(Saved entries)

━━━━━━━━━━━━━━━━

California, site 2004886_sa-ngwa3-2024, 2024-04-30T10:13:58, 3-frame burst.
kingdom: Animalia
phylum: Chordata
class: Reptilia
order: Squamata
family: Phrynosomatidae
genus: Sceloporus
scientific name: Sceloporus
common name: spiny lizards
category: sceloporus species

━━━━━━━━━━━━━━━━

### THE TASK
Give back, word for word, the lines from the one with "family: Phrynosomatidae" through the last line of the entries, both included, and no other line.

### COMPLETED EXERCISE
family: Phrynosomatidae
genus: Sceloporus
scientific name: Sceloporus
common name: spiny lizards
category: sceloporus species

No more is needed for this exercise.